### TEXT FOR ANALYSIS
━━━
Results 1 to 11 of 11

Thread: Preprocessing using a low order model

  1. #1
    Member
    Join Date
    Mar 2011
    Location
    USA
    Posts
    249
    Thanks
    113
    Thanked 123 Times in 72 Posts

    Preprocessing using a low order model

    I have seen several programs use the strategy of first compressing data using a low order model, followed by a second pass of using higher order models. One advantage seems to be speed: the low order pass can quickly make the data smaller so that there is less data to process in the more expensive pass. Some example programs:

    m1x2 v0.6: http://mattmahoney.net/dc/text.html#1722
    preprocesses the input by pre-compressing it with an order-1 12 bit length limited Huffman code

    http://encode.su/threads/2150-A-new-...ll=1#post42980
    "BCE2 can compress static Huffman encoded files without much loss (results in ~23 MB for enwik8 )
    this speeds up compression and decompression without hurting compression much."

    mcm 0.8: http://mattmahoney.net/dc/text.html#1449
    uses LZP preprocessing

    I want to experiment with doing this type of preprocessing in cmix (http://www.byronknoll.com/cmix.html), after dictionary preprocessing. I am hoping someone here might be able to point me to some standalone programs (or code) that can do this type of preprocessing. I made one attempt at using LZP from here (http://www.cbloom.com/src/index_lz.html) - this made cmix faster but significantly worse compression.
━━━
### DATA SECTION

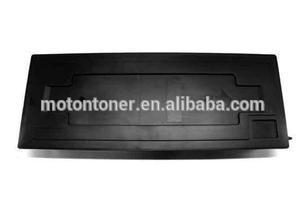 Quality product! Compatible for kyocera mita km-1620 compatible toner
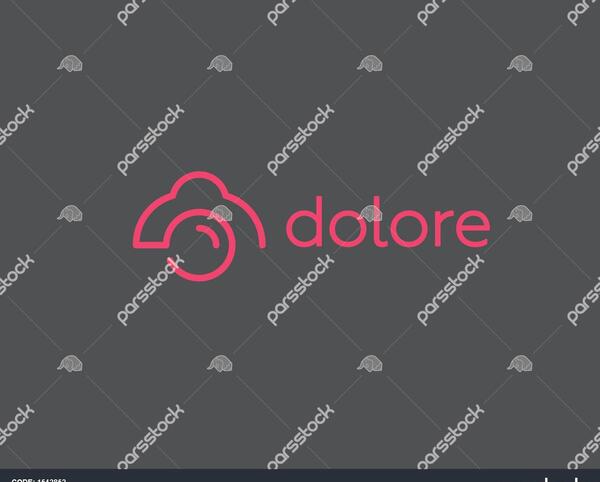 عکس فیلم کنترلی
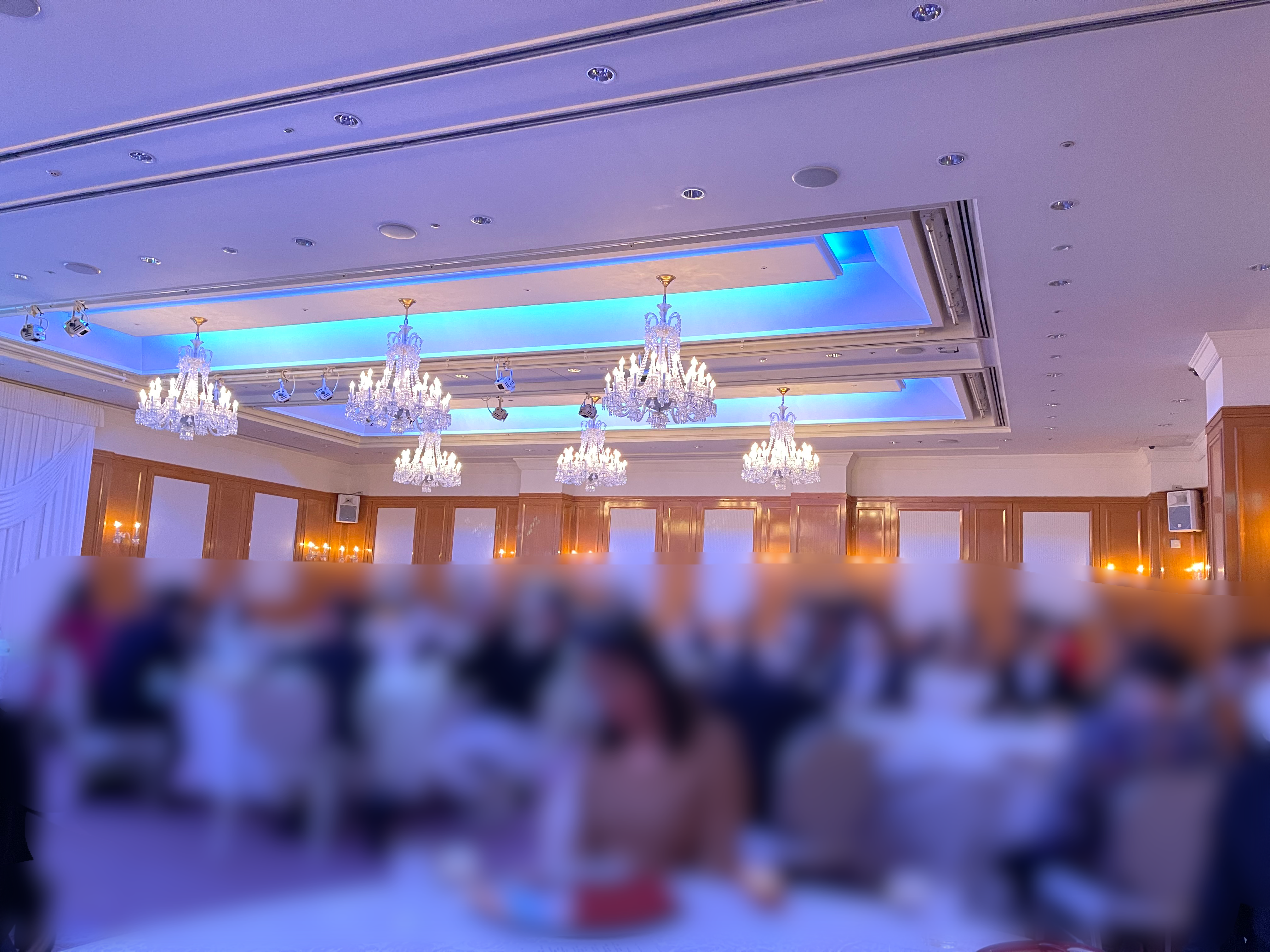 55048F56-C53A-4A49-8BA3-BC20AD38BD80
━━━
### SET OF TASKS
1: Transcribe the forum post on low-order preprocessing from "http://encode.su/threads/2150-A-new-...ll=1#post42980" to "significantly worse compression.".
2: Write the next part of the forum thread on preprocessing with a low order model, picking up after its last sentence.

### RESULTS IN ORDER
1:
http://encode.su/threads/2150-A-new-...ll=1#post42980
    "BCE2 can compress static Huffman encoded files without much loss (results in ~23 MB for enwik8 )
    this speeds up compression and decompression without hurting compression much."

    mcm 0.8: http://mattmahoney.net/dc/text.html#1449
    uses LZP preprocessing

    I want to experiment with doing this type of preprocessing in cmix (http://www.byronknoll.com/cmix.html), after dictionary preprocessing. I am hoping someone here might be able to point me to some standalone programs (or code) that can do this type of preprocessing. I made one attempt at using LZP from here (http://www.cbloom.com/src/index_lz.html) - this made cmix faster but significantly worse compression.

2:
    Last edited by byronknoll; 5th May 2016 at 00:38.

  2. Thanks:

    Christoph Diegelmann (12th May 2016)

  3. #2
    Member
    Join Date
    Mar 2015
    Location
    Germany
    Posts
    57
    Thanks
    34
    Thanked 38 Times in 15 Posts
    I recently did some fast hacking on word-level huffman coding as first stage for bce2 (with text8
    for simplicity). Sadly this hurt compression quite heavy: the file even got bigger after encoding
    with bce2. I'd guess that it's not able to "learn" the encoding because of the big dictionary size.

    Probably a context mixing program could use a simple order-0 huffman tree internal to speed up
    without losing any compression. Instead of encoding 8 bit of each char it could simply encode the
    way through the huffman tree. Contexts could remain almost the same: Instead of shifting in
    the partially encoded byte one would simply add in the current node in the huffman tree. At char
    boundry the context could just be reverted to the normally used one.

    This would result in the same but less contexts.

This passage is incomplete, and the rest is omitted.